CDs entstehen meistens in einer optimalen Studiosituation und wir erleben die Werke in nahezu makelloser musikalischer Qualität. Und es ist gewusst, dass dabei viele verschiedene Takes zusammengesetzt, Fehler oder Geräusche herausgeschnitten werden und dass auch die Tontechnik oft korrigierend eingreift. Wer aber ins Konzert geht, das ist jedenfalls die Meinung unseres Mitarbeiters Alain Steffen, der geht wegen des Live-Erlebnisses dorthin. Er mag hören und sehen, wie die Musiker untereinander und miteinander kommunizieren, wie sie dialogisieren und sich die musikalischen Bälle zuwerfen.

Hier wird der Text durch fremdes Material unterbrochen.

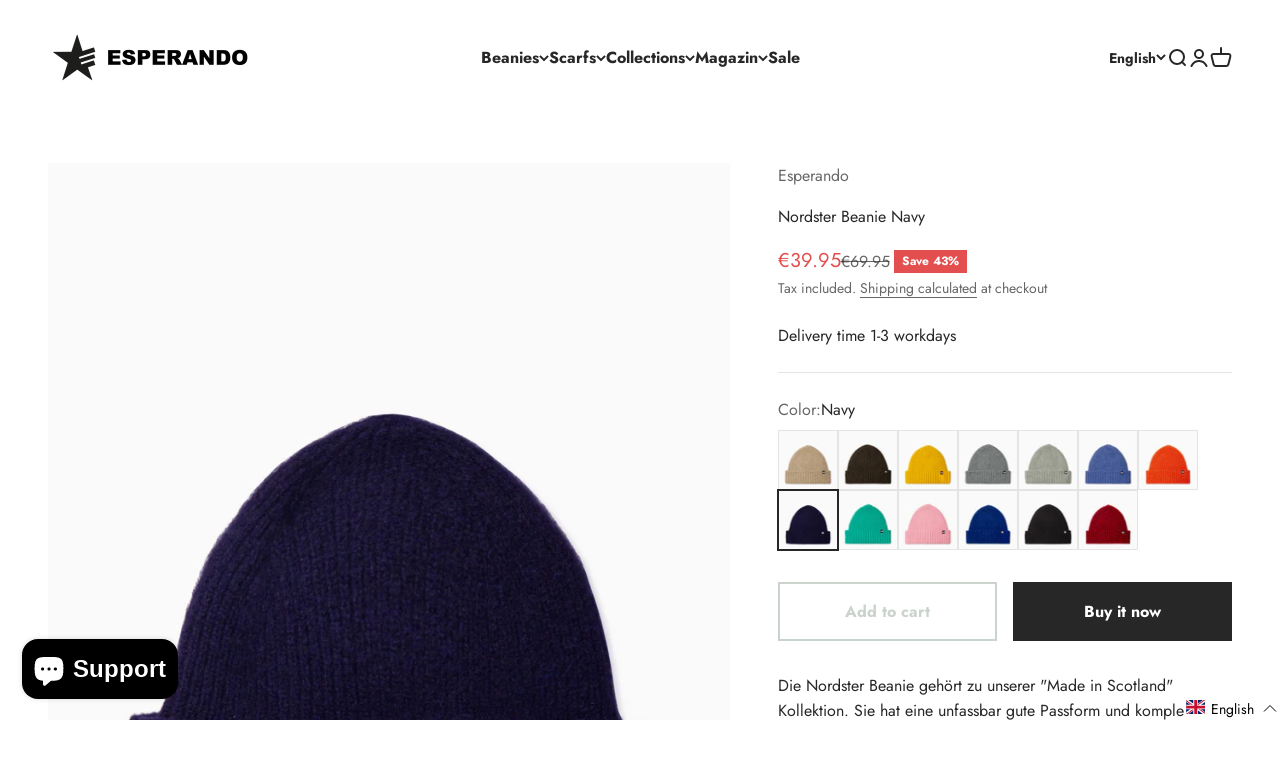

--- FILE ---
content_type: text/javascript; charset=utf-8
request_url: https://www.esperando.eu/en/cart/update.js
body_size: 134
content:
{"token":"hWN7eZOg4Ma5CYOGzjootArS?key=32a3f41cccad6ddbecc32cef6e4526d3","note":null,"attributes":{"language":"en"},"original_total_price":0,"total_price":0,"total_discount":0,"total_weight":0.0,"item_count":0,"items":[],"requires_shipping":false,"currency":"EUR","items_subtotal_price":0,"cart_level_discount_applications":[],"discount_codes":[],"items_changelog":{"added":[]}}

Für die Pianistin Yuja Wang und den Geiger Leonidas Kavakos, die zu den Publikumslieblingen der einheimischen Musikszene gehören, hatte man das Kammermusikkonzert in den großen Saal der Philharmonie verlegt und somit vielen Musikfreunden die Gelegenheit gegeben, an diesem Musikereignis teilzuhaben. Besonders gespannt war man natürlich auf das Aufeinandertreffen dieser beiden vom Temperament her gegensätzlichen Persönlichkeiten. Auf der einen Seite, die überbordende Spiellust der exzentrischen und musikalisch begnadeten Pianistin Yuja Wang, die eine ebenso ernsthafte wie virtuose Gestalterin ist und gerne musikalische Grenzen auslotet. Auf der anderen Seite der subtile und souveräne Violinist Leonidas Kavakos, vom Typ her eher ein konservativer, verinnerlichter Interpret, der gerne der klassischen Linie im Sinne der musikalischen Tradition treu bleibt. Wang und Kavakos sind allerdings langjährige und wirklich aufeinander eingespielte Partner. Fast zu sehr, möchte man nach diesem Konzert meinen, denn von Kommunikationsfreude und Interpretationslust war an diesem Abend nichts zu spüren.
Auf dem Programm standen die Sonate für Violine und Klavier Nr. 1 G-Dur von Johannes Brahms, die Violinsonate a-Moll von Leos Janacek und die 2. Sonate für Violine und Klavier d-Moll von Robert Schumann, drei an sich besondere und irgendwie untypische Werke. Die Brahms-Sonate ist ein eher schwelgerisches und melodiöses Werk, bei dem Brahms immer wieder mit überraschenden Wendungen, z.T. impressionistischen Klängen und diaogfreudigen Passagen arbeitet, dabei aber die Virtuosität der Instrumente komplett zurücknimmt. Grösste Expressivität und immer wieder unerwartete Ideen zeichnen die Janacek-Sonate aus, während die gewaltige Schumann-Sonate mit ihrem leidenschaftlichen und pathetischen Gestus, ihren ungewohnter Pizzicato-Einlage im 3. Satz und ihrer symphonischen Dichte für sich einnimmt. Trotzdem wollte der Funke an diesem Abend nicht so recht überspringen. Kavakos und Wang spielten natürlich hervorragend, aber das Ganze war so professionell und eingeübt, dass es schon wieder routiniert wirkte. Kommunikation gab es absolut keine. Weder Wang noch Kavakos hatten Blicke für einander, jeder spielte für sich und ein Gefühl des Zusammenmusizierens entstand in keinem Moment des Konzerts. Jeder schien die Gesten des andern hundertprozentig im Ohr zu haben, so dass die Musik einfach nur abgespult werden musste. Die einzige Interpretation, die mich halbwegs überzeugte, war die Janacek-Sonate. Während Kavakos und Wang bei Brahms und Schumann die Musik einfach laufen lassen konnten, waren bei Janaceks Sonate die Interaktionen und das aufeinander Hören ein Muss. Trotzdem vermisste man die Spannung, das Gefühl zwischen den beiden Musikern. Hörenswert waren allerdings die Zurückhaltung und die wunderbaren impressionistischen Klänge, zu denen Yuja Wang in den drei Werken fähig war, während dagegen der sonst großzügige und edle Bogenstrich von Kavakos erstaunlich spröde klang. Demnach ein routiniert-professionell gespieltes Konzert ohne richtige Seele und zu wenig angesichts dieser beiden hochkarätigen Musikerpersönlichkeiten.